When I turned seventeen and a sophomore in college, I met Francisco Arcellana. He reminded me of my scholarly looking Tito Sinforoso with his thick glasses, shrub of white hair on his head and shaky voice. “So, you’re the young man who made the drawing for the cover of my book,” he told me in his halting voice. “Yes, sir,” I said sheepishly in the presence of this giant in Filipino literature written in English.
I first read his short story (where, I don’t remember anymore) A Death in the Factory in high school. In just one page, he captured the sheer helplessness of a widowed young wife as she was handed a few measly pesos for the death of her husband in a factory accident. It was so powerful it moved me, and I’ve kept it in my memory as my most favorite piece of written literature. And there I was, at that moment, tiny and young, in front of an overwhelming pillar of a writer.
“Sir, I read in the introduction of your book that you were sixteen when you wrote A Death in the Factory?” I shyly asked.

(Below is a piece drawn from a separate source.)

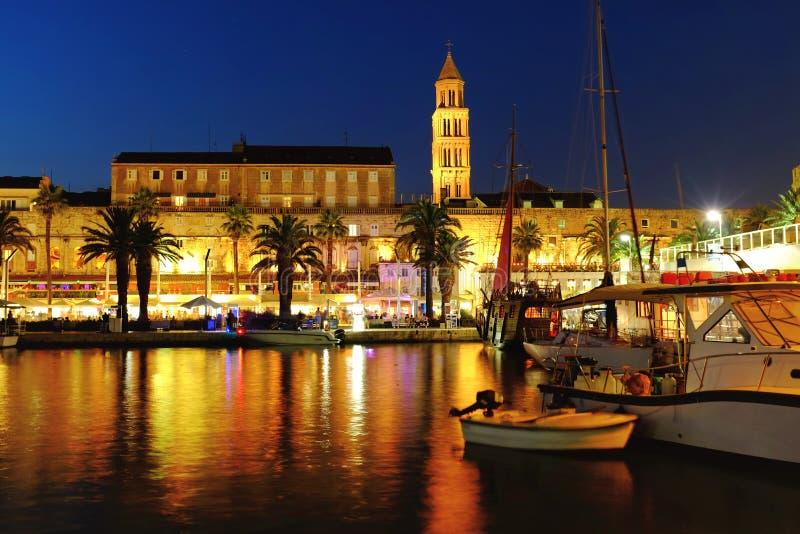 Kleurrijke nacht te Gespleten oude stadswaterkant met schepen stock fotografie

“Yes, that is right,” he said as he took out a pen to write on his salutations for me on the first page.
“Uhm, it is my most favorite story… sir,” I said as I cleared my throat of phlegm for the umpteenth time.
“I am glad. And I am more glad that you caught the spirit of my stories in your drawing,” he said with an old man’s smile as he handed me back my copy with his written note in it.
Through the years since I first held a book I was part of designing, I’ve always held the idea that someday, I’ll be doing more of these. I’ve also held the thought that if I can’t be a writer, I’ll design great books.
I still smile every time I see the cover of this sophomoric work and read the words the writer scribbled in the inner page for me.